→ **SELECTED EXTRACT**:

My Take in Brief: Very good — great if you like your heroes angsty and your dramatic tension high — but not my fave by this author.
The Racy Romance Review:
Like most romance readers, especially lovers of historical romance, I adore Lisa Kleypas. This is the seventh book of hers I have read, and I have enjoyed them all. I can’t say this ranks up there with her best — for me, Devil in Winter, Dreaming of You, or It Happened One Autumn — but the emotional intensity of the lead relationship, combined with a winning heroine and Kleypas’s trademark strengths in juggling ensembles and subplots, made it a very good experience for me overall.
SMAS opens with an intense scene between Win and Kev: she is leaving for France to complete her recovery from scarlet fever, and she wants Kev to acknowledge his feelings for her. I thought it was terrific that the reader is introduced to these two this way, in the middle of things. Their emotions are so strong — love, lust, fear, anger — that they seem uncontainable in the small room in which this conversation takes place. Those who’ve read Mine til Midnight, in which Kleyaps provided glimpses of their relationship, will have been primed for this type of scene, but I found it believable and compelling even though I skipped Cam and Amelia’s story.
Win is terrific. In an earlier post, I noted that heroines can be strong in a lot of different ways, and Win is an example of that. She is consistently the more honest, mature, risk taking and even dominant in their relationship, despite all of Kev’s bluster, while remaining traditionally feminine in demeanor and appearance. Her illness has sharpened her awareness of the precariousness of life, and has given her hopes for marriage and family a kind of focused intensity. It’s what she wants, and if Kev cannot get over his unexplained reluctance to be with her, she will find someone else.
There is a someone else — Win brings him back from her two year convalescence in France — and while his presence provides a monkey wrench to get Kev out of his very stuck place, and also provides a suspense subplot, this character is not well drawn, and never, to my mind, posed a credible enough threat to be interesting. Of course, we do have the rest of the Hathaways, and even appearances of a Wallflower couple, and those scenes, which some readers may feel are overused, give the book a levity and easy warmth that serve as a welcome contrast to the intense quality of the Kev/Win scenes.

→ **OBJECTIVES**:
• 1. Copy from the romance review, starting at the words "Win is terrific." and ending after "find someone else.".
• 2. According to the romance review, why is Win leaving for France in the opening scene?

→ **MATERIAL**:
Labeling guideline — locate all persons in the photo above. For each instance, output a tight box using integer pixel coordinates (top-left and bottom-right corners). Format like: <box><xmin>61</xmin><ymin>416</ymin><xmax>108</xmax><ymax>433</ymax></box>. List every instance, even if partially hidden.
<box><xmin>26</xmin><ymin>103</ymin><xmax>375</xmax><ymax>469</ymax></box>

→ **EXPECTED ANSWERS**:
• 1.
Win is terrific. In an earlier post, I noted that heroines can be strong in a lot of different ways, and Win is an example of that. She is consistently the more honest, mature, risk taking and even dominant in their relationship, despite all of Kev’s bluster, while remaining traditionally feminine in demeanor and appearance. Her illness has sharpened her awareness of the precariousness of life, and has given her hopes for marriage and family a kind of focused intensity. It’s what she wants, and if Kev cannot get over his unexplained reluctance to be with her, she will find someone else.

• 2. She is going to complete her recovery from scarlet fever.